You wish and hope that they will work together and save the boy without any fatalities but in the back of your mind, you know what is going to happen before it does, you just need it to be confirmed. This is why we read on here, we need to know, we feel involved somehow and we get drawn in. You can really feel the remorse that Joe feels as he tells the story of how Logan died and when he finally watches as Logan falls. “We watched him drop… no forgiveness, no special dispensation for flesh, or bravery, or kindness. Only ruthless gravity. ” The raw emotion in this section of the chapter is incredible.
The fact that they could have prevented Logan’s death if they had just hung on a few minutes longer haunts both us, as the readers, and Joe himself. The interesting part comes at the end of the chapter when we start to get ‘what if’ running through our heads. What would have happened if they had stayed on the ropes? What would have happened if someone had taken control and they had worked as a team? These ‘what if’s’ run through our heads and through the character’s heads and make us really think about what we have read here. Therefore this works excellently in creating both interest and suspense in this chapter.

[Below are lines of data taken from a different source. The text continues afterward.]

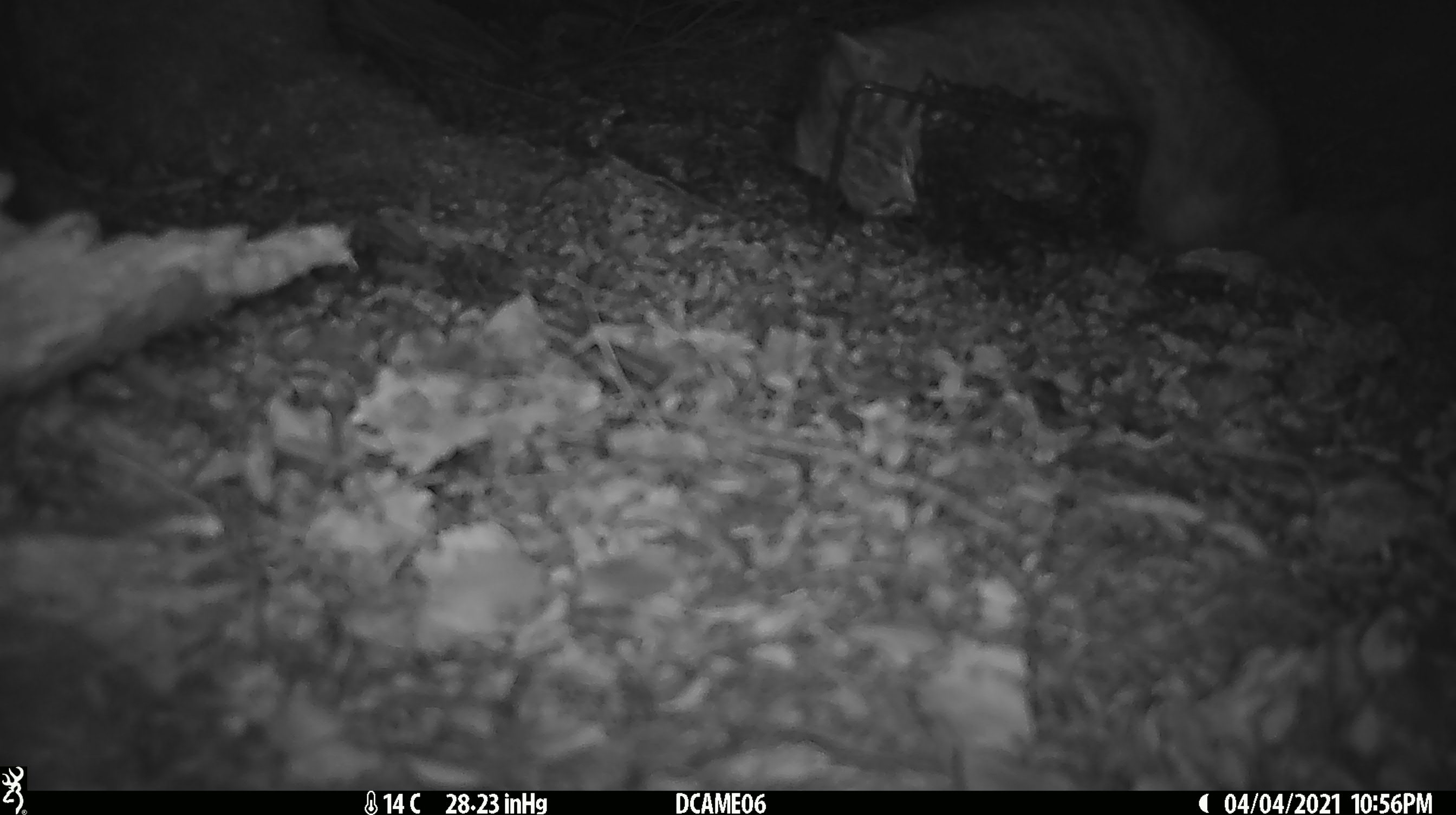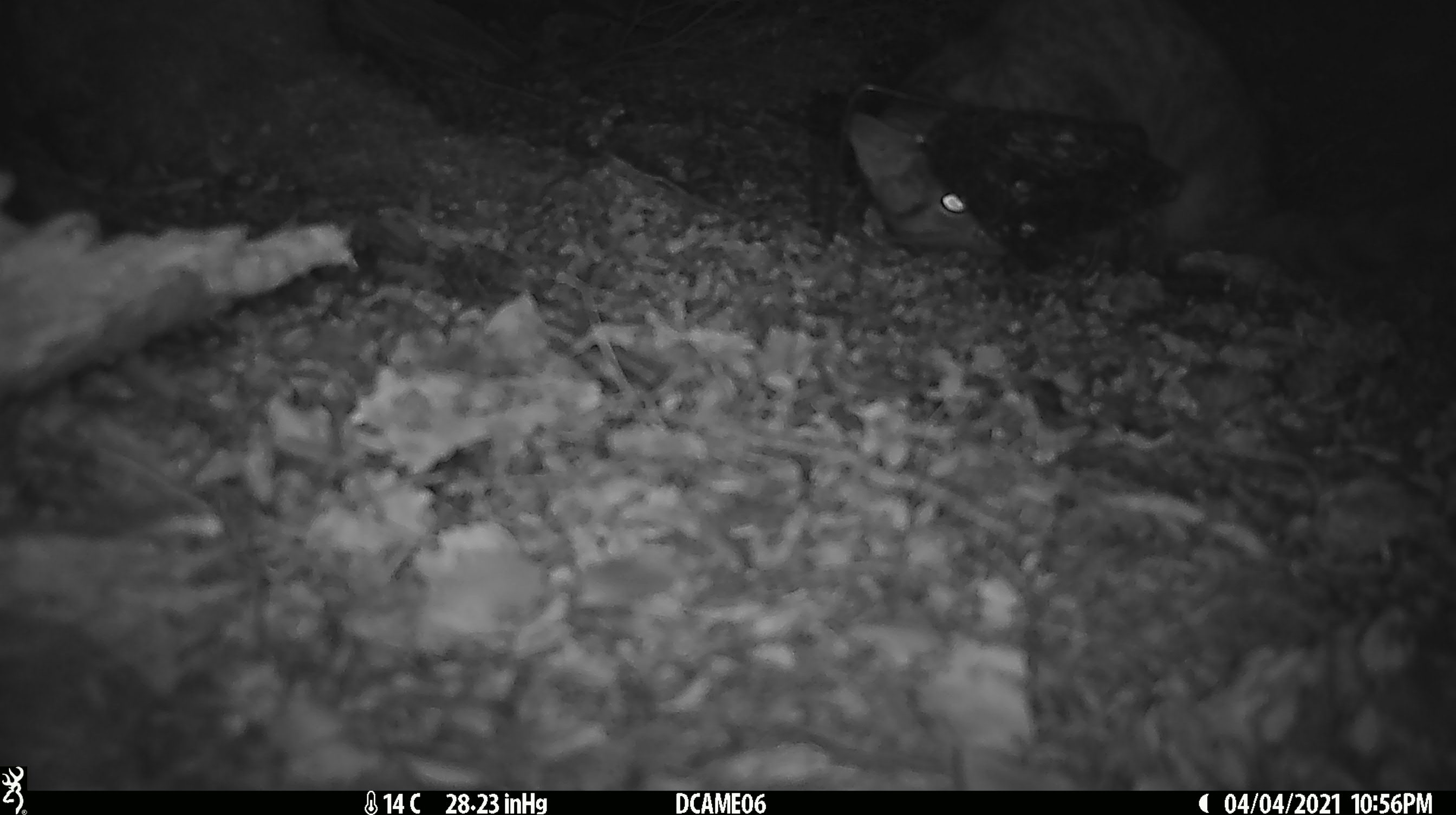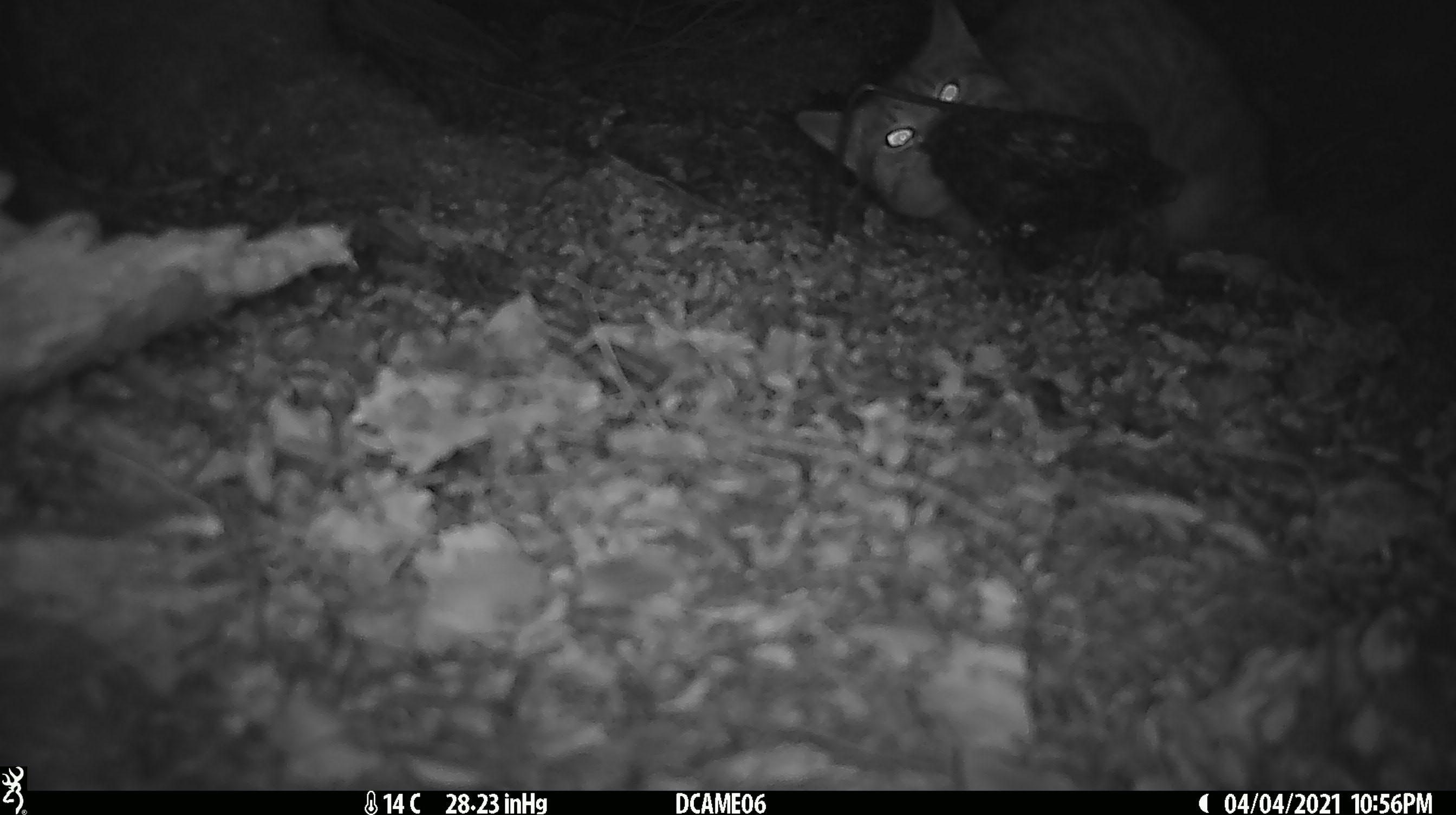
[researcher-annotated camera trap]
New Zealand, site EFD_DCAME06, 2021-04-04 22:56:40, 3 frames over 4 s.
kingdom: Animalia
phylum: Chordata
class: Mammalia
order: Carnivora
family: Felidae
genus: Felis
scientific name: Felis catus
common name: domestic cat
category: cat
Cat (domestic cat) (Felis catus).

In conclusion I think McEwan is very successful in creating interest and suspense in this chapter. The techniques he uses are very interesting and effective, they really made me think. The emotion in the chapter is really interesting and makes you think a lot. You just really feel the need to read on all the way through the chapter, you need to know exactly what happens and when you do you feel strangely contented. It really gives you something to think about after you stop reading. In my opinion, this is one of the best opening chapters I have ever read.